Amateur Australian magician Vivian Hensley wasn’t so fortunate. In 1938, Hensley was performing his version of an illusion originated by Houdini in which he pretended to swallow a thread and some razor blades followed by dramatically drawing the blades from his mouth, neatly strung on the thread. Hensley’s version involved swallowing a whole razor and then reproducing it. This was done by pretending to drop the razor into his mouth but actually slipping it into his coat sleeve. After some vigorous chewing and swallowing, he would pass his hand before his mouth and produce the blade from his sleeve, apparently having regurgitated it. This time, though, the blade slipped out of his hand and down his throat, triggering an involuntary swallowing reflex. He was taken to a hospital by ambulance where surgery to remove the blade was performed, but the damage to the gut had been extensive and his life could not be saved.
Gilbert Genesta, an American magician and escape artist, also met doom in 1930 while attempting to reproduce another Houdini effect, the classic “milk can escape.” In those days, milk was delivered to stores in metal cans of a size that was just large enough to accommodate a person. A handcuffed Houdini would squeeze into the can, which was filled to the top with water and sealed with a padlocked lid. There was no question that the magician was totally immersed in water with no air to breath. A curtain was placed around the can and within a few minutes a breathless Houdini emerged with the can still being totally sealed.

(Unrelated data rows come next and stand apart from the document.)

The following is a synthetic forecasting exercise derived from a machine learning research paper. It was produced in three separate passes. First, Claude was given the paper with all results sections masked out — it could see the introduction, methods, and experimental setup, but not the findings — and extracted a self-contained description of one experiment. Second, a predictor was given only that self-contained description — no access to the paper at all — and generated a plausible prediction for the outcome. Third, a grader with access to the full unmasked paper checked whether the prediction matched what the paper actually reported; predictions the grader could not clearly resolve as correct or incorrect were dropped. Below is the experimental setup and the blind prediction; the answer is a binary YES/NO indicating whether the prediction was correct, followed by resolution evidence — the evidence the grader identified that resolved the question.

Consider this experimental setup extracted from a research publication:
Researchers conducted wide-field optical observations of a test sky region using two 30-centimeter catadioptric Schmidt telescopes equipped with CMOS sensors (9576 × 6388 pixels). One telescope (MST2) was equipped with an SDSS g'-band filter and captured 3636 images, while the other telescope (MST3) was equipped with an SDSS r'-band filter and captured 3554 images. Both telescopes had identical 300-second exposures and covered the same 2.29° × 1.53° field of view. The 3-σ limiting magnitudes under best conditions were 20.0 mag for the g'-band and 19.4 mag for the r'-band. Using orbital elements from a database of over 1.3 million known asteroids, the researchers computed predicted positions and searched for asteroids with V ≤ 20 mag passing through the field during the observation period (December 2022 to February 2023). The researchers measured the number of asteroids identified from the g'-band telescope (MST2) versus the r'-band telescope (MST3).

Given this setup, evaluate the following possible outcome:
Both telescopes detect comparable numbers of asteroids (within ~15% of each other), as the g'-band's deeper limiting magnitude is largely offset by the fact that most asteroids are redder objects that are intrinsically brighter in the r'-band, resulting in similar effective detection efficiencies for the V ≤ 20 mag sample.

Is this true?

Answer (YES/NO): YES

Genesta had reproduced this act many times as an homage to Houdini, the secret being a gimmicked lid that could be opened from the inside without having to remove the locks. That fateful day, he was unaware that the milk can had been dropped in transport, resulting in a dent near the escape hatch that made opening the hatch impossible. By the time his assistants noticed that he was taking too long to escape, it was too late. Genesta had drowned.
While there are no known murders by frog poison in magic shows, or anywhere else, frogs have played a role in at least one magic performance. David Blaine actually swallows frogs and regurgitates them. It is not a trick. He has trained his muscles to prevent the frogs from dropping into his stomach, keeping them in the esophagus from where they can be regurgitated at his will. He does not use poison dart frogs. That would be too much even for Blaine, who has mystified audiences with such life-threatening challenges as being buried alive or being encased in a block of ice for 63 hours. Chilling.